Und diese beiden Faktoren wurden in der Berichterstattung nicht genug beachtet, weil man sich sehr stark darauf konzentriert hat, dass westliche Normen missachtet worden sind. Aber im Grunde ist es eine Frage, wie der Staat im Iran mit seinen Minderheiten umgeht. Und da ist das tatsächlich ein krasses Beispiel dafür, dass Minderheiten offensichtlich im Iran nicht so geschützt sind, wie es selbst die iranische Verfassung eigentlich möchte.

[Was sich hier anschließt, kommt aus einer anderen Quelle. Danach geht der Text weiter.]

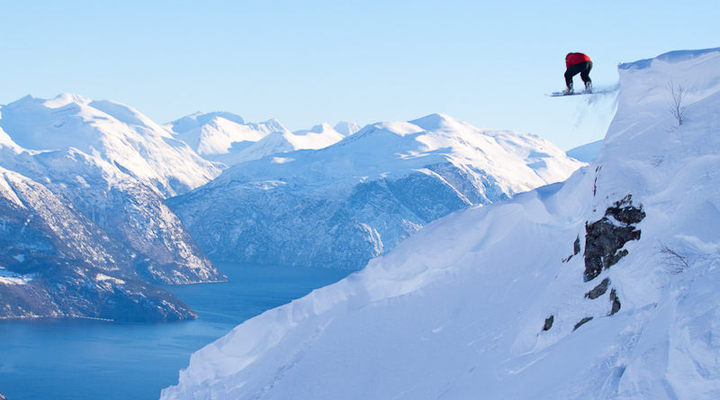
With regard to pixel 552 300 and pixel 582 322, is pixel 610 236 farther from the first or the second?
pixel 552 300

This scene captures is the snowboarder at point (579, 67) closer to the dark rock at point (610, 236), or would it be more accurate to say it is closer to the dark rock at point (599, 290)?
the dark rock at point (610, 236)

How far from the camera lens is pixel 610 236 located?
2905 cm

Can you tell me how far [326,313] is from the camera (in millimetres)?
54375

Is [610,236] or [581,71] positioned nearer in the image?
[610,236]

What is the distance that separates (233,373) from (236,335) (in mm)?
4682

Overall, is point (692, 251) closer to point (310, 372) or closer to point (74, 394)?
point (310, 372)

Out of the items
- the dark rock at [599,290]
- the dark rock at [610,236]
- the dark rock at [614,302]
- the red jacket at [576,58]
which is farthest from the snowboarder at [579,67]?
the dark rock at [614,302]

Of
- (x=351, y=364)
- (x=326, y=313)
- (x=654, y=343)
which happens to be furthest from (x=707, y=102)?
(x=326, y=313)

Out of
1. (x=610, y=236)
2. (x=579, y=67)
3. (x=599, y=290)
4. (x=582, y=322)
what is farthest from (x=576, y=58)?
(x=582, y=322)

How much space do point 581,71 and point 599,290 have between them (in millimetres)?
18200

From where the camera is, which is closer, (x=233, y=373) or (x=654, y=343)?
(x=654, y=343)

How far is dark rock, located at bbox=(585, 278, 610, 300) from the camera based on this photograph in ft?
90.8

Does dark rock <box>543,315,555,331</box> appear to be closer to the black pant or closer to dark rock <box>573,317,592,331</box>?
dark rock <box>573,317,592,331</box>

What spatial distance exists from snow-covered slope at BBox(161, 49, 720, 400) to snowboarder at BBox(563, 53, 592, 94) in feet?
13.9
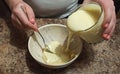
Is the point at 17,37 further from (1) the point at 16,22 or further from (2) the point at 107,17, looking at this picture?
(2) the point at 107,17

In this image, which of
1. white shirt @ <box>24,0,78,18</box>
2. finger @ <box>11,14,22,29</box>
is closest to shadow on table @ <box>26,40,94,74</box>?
finger @ <box>11,14,22,29</box>

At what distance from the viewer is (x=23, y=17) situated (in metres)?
0.89

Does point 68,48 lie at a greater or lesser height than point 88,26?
lesser

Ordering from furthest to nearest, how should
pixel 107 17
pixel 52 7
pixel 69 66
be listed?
pixel 52 7
pixel 69 66
pixel 107 17

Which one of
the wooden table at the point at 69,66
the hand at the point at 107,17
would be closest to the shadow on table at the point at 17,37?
the wooden table at the point at 69,66

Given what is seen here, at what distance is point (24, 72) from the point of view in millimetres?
866

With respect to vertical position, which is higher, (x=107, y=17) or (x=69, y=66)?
(x=107, y=17)

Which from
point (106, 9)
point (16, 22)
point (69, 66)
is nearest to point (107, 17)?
point (106, 9)

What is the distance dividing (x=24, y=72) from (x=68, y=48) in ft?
0.59

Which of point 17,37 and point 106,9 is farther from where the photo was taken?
point 17,37

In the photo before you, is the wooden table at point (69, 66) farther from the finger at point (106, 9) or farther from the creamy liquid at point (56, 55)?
the finger at point (106, 9)

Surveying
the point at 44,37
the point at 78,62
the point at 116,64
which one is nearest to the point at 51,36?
the point at 44,37

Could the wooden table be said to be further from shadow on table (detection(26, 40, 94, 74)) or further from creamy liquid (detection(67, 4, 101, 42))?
creamy liquid (detection(67, 4, 101, 42))

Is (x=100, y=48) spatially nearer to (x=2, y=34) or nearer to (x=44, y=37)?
(x=44, y=37)
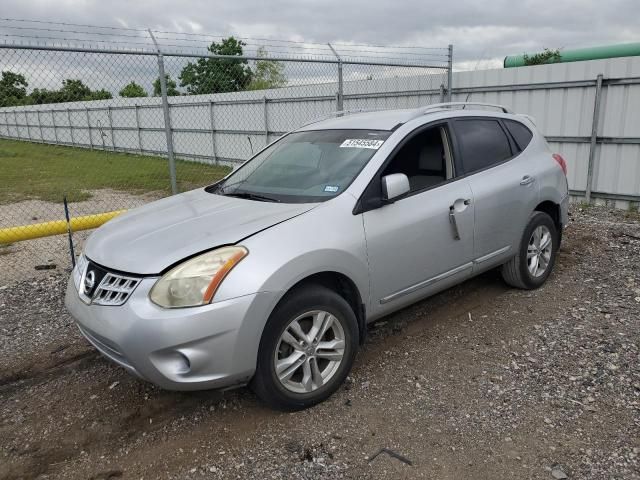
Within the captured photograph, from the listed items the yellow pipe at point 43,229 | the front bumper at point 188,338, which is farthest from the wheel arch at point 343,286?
the yellow pipe at point 43,229

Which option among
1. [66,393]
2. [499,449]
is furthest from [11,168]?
[499,449]

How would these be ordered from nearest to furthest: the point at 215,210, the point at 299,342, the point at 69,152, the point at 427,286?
the point at 299,342 < the point at 215,210 < the point at 427,286 < the point at 69,152

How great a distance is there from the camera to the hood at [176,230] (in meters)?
2.80

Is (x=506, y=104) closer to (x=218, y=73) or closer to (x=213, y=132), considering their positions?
(x=218, y=73)

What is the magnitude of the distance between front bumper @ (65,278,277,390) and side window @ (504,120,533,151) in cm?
303

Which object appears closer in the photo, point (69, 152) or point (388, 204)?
point (388, 204)

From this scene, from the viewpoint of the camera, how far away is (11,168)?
19.2m

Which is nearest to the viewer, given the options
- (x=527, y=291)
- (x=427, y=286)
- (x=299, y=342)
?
(x=299, y=342)

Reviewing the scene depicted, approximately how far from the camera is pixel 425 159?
13.1 ft

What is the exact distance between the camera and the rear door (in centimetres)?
410

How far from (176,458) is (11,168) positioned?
19.9 metres

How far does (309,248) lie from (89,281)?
1271 millimetres

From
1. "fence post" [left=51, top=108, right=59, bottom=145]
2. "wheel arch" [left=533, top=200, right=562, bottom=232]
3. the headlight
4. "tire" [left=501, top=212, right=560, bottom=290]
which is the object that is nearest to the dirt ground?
the headlight

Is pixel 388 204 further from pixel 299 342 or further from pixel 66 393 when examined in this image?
pixel 66 393
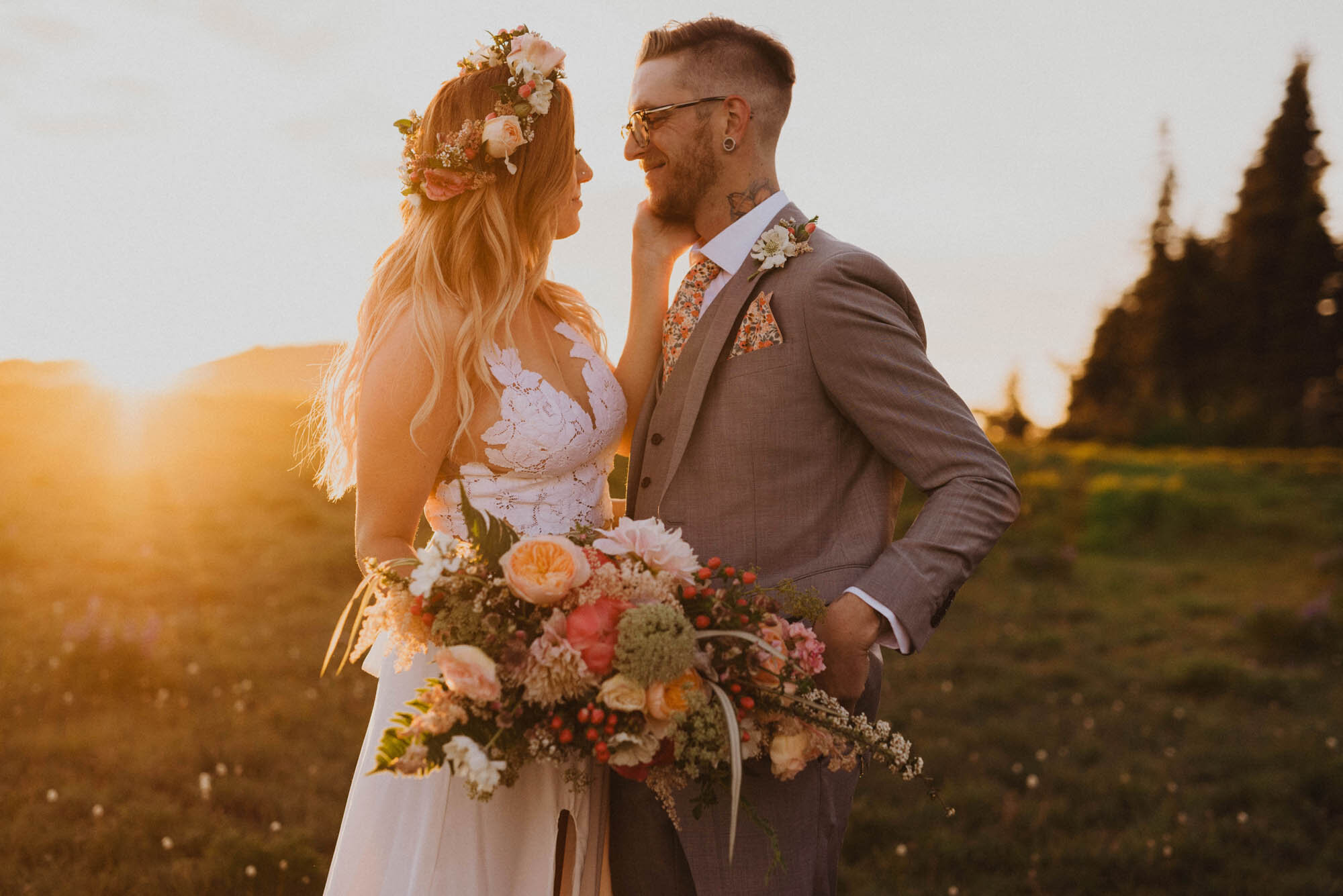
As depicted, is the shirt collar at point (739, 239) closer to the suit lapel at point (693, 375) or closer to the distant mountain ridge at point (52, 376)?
the suit lapel at point (693, 375)

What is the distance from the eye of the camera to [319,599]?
9352mm

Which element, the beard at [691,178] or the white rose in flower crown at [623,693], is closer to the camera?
the white rose in flower crown at [623,693]

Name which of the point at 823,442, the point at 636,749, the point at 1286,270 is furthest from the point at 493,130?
the point at 1286,270

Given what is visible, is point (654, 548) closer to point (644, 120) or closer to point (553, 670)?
point (553, 670)

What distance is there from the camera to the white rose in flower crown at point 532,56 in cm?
310

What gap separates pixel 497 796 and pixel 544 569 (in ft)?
3.15

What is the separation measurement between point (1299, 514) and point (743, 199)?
44.5 ft

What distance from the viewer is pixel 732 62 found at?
3.40 m

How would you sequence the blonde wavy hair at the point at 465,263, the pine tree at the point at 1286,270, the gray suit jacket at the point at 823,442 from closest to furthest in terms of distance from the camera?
1. the gray suit jacket at the point at 823,442
2. the blonde wavy hair at the point at 465,263
3. the pine tree at the point at 1286,270

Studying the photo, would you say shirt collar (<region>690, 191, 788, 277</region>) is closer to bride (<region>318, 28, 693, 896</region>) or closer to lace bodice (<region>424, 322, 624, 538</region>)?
bride (<region>318, 28, 693, 896</region>)

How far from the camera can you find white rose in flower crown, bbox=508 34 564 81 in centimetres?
310

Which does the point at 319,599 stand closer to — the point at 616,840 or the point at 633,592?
the point at 616,840

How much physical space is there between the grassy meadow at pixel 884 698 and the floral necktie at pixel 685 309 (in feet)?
10.6

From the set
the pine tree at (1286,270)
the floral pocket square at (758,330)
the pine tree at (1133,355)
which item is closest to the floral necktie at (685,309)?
the floral pocket square at (758,330)
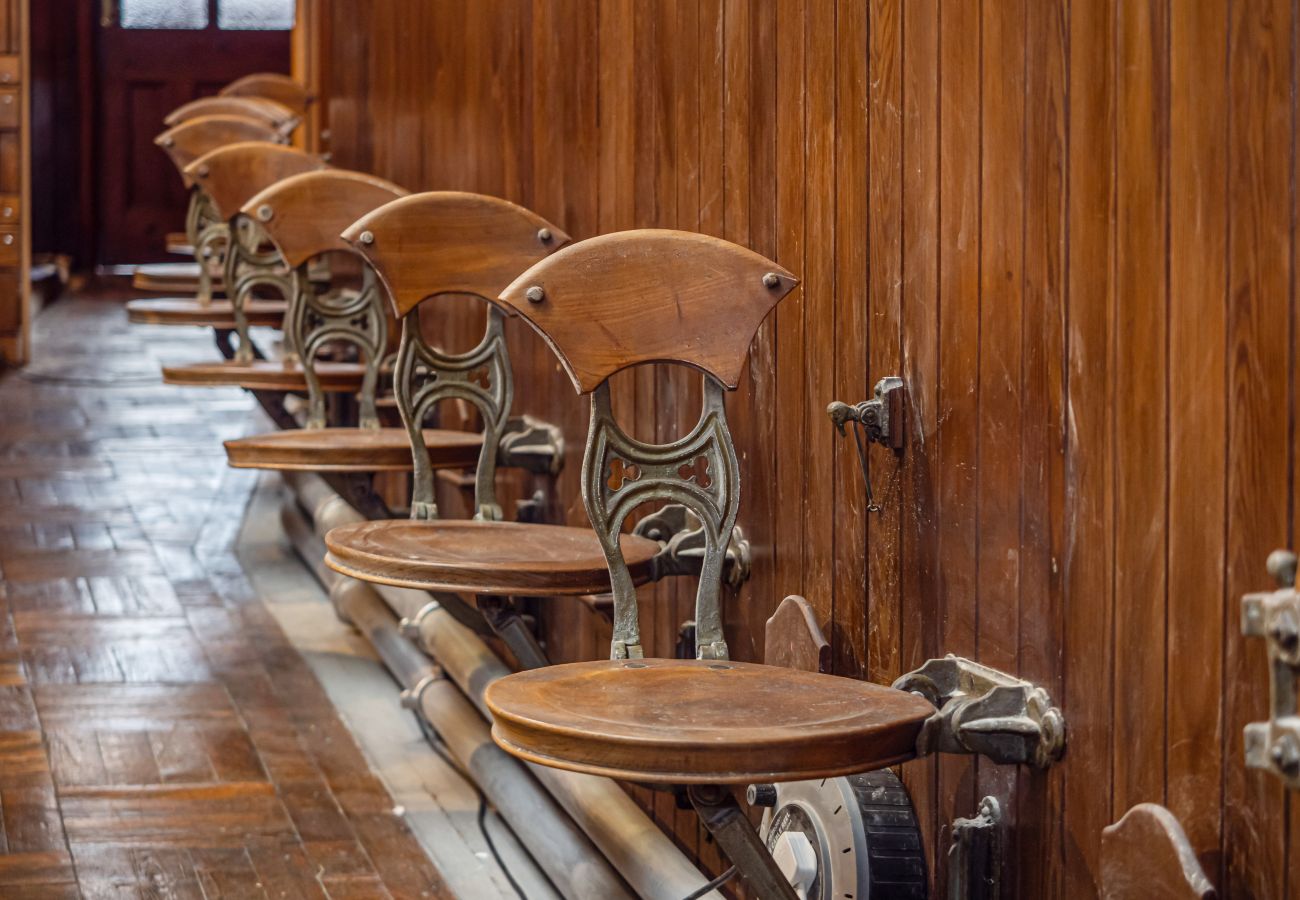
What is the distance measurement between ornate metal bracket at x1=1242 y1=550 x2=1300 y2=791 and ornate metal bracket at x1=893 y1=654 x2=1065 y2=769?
1.37 feet

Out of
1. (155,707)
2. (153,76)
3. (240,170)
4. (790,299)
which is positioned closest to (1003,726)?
(790,299)

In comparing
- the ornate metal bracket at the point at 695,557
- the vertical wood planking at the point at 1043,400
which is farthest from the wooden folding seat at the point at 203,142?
the vertical wood planking at the point at 1043,400

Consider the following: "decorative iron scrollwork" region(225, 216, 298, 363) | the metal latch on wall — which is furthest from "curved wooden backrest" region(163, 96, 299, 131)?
the metal latch on wall

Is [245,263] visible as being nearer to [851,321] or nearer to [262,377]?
[262,377]

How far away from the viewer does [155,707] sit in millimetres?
4195

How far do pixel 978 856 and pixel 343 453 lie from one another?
1632mm

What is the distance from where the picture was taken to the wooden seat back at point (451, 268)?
302 cm

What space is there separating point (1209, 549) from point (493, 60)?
9.12ft

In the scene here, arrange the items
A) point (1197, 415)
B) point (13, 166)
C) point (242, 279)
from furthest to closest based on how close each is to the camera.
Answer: point (13, 166) < point (242, 279) < point (1197, 415)

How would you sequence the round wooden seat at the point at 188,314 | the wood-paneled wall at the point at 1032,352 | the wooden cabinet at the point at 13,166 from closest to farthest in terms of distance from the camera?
the wood-paneled wall at the point at 1032,352, the round wooden seat at the point at 188,314, the wooden cabinet at the point at 13,166

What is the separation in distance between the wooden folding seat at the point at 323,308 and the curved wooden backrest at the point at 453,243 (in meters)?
0.37

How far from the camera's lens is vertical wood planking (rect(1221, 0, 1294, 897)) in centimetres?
144

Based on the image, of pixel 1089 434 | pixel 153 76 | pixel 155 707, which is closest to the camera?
pixel 1089 434

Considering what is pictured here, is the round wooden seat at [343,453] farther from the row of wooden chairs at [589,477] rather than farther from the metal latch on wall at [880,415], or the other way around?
the metal latch on wall at [880,415]
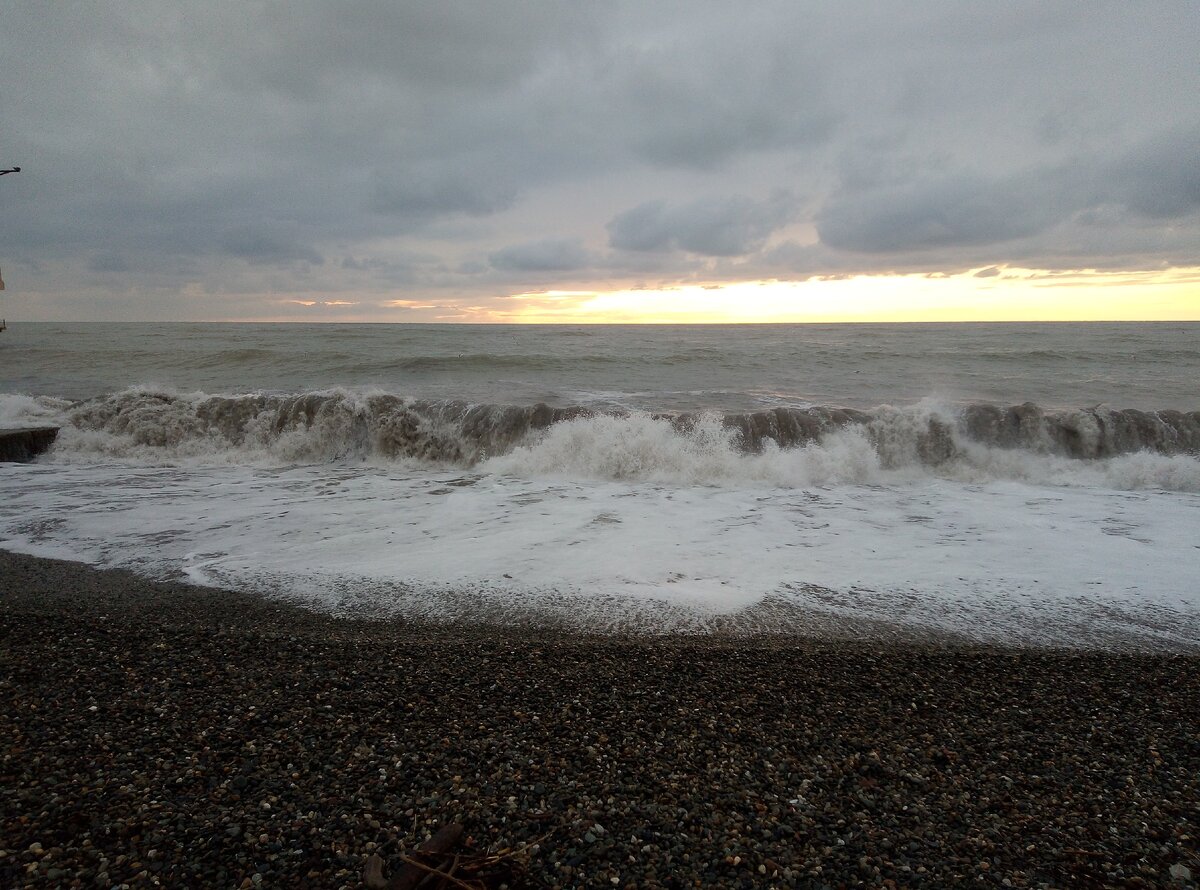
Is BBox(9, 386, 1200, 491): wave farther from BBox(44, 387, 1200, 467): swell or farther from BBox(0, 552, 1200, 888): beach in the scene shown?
BBox(0, 552, 1200, 888): beach

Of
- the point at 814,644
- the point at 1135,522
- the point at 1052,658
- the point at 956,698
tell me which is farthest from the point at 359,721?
the point at 1135,522

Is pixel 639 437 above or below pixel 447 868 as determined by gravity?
above

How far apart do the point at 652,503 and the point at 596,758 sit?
18.6 feet

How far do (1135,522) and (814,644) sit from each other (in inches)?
238

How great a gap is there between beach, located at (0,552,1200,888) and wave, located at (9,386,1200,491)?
638 centimetres

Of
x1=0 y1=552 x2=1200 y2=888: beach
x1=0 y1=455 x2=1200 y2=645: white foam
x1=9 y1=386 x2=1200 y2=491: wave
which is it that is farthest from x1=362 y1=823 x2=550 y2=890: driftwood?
x1=9 y1=386 x2=1200 y2=491: wave

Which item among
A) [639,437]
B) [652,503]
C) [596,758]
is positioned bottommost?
[652,503]

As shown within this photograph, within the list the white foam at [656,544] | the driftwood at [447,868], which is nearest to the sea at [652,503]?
the white foam at [656,544]

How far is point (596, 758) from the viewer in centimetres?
293

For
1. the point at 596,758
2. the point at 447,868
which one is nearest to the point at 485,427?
the point at 596,758

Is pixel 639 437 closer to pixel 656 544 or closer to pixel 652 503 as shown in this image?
pixel 652 503

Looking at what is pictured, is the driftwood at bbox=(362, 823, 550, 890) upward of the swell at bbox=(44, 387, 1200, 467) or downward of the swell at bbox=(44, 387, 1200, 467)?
downward

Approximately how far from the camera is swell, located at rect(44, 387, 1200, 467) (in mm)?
11602

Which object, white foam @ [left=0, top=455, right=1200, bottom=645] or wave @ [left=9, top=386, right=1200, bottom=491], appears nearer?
white foam @ [left=0, top=455, right=1200, bottom=645]
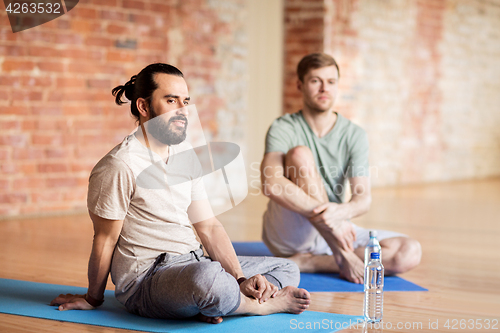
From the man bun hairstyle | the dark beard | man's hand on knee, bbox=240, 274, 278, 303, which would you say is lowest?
man's hand on knee, bbox=240, 274, 278, 303

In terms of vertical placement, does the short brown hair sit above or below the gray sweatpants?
above

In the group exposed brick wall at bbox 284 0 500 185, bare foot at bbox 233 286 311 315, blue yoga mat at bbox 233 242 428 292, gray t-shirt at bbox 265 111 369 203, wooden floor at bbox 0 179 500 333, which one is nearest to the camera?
bare foot at bbox 233 286 311 315

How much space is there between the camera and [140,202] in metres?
1.82

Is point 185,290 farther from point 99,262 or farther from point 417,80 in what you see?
point 417,80

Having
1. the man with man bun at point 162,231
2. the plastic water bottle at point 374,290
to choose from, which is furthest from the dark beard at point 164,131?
the plastic water bottle at point 374,290

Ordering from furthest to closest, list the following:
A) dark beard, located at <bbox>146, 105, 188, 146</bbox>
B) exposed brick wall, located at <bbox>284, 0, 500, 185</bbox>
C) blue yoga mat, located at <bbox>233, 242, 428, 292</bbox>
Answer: exposed brick wall, located at <bbox>284, 0, 500, 185</bbox>, blue yoga mat, located at <bbox>233, 242, 428, 292</bbox>, dark beard, located at <bbox>146, 105, 188, 146</bbox>

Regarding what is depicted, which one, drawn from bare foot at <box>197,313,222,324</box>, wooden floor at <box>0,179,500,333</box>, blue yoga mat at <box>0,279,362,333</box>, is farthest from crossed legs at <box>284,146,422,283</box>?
bare foot at <box>197,313,222,324</box>

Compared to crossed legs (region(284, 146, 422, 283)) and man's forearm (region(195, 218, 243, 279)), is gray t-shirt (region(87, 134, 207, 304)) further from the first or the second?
crossed legs (region(284, 146, 422, 283))

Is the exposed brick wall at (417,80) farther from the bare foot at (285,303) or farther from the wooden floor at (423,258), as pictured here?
the bare foot at (285,303)

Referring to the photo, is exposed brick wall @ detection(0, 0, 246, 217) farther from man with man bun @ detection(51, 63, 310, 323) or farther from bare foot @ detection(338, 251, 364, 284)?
bare foot @ detection(338, 251, 364, 284)

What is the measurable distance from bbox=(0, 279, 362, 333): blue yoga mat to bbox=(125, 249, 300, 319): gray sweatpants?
0.13ft

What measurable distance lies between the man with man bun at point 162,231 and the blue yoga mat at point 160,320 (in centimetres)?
Answer: 3

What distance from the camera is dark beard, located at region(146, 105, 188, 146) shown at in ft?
5.95

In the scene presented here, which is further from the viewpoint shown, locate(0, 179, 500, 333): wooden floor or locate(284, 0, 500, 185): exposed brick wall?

DOMRADIO.DE: Eine ultra-konservative Regierung unter Präsident Ebrahim Raisi, ein repressives Regime, eine Sittenpolizei. Wie steht es denn generell um die Menschenrechte im Iran?
Stiefenhofer: Da muss man unterscheiden zwischen dem, was die Verfassung vorschreibt und zwischen dem, was dann tatsächlich gehandhabt wird. Die Verfassung ist da eigentlich relativ liberal, wenn man jetzt mal das gesamte Setting einer Theokratie voraussetzt, die ja keine demokratischen Maßstäbe hat.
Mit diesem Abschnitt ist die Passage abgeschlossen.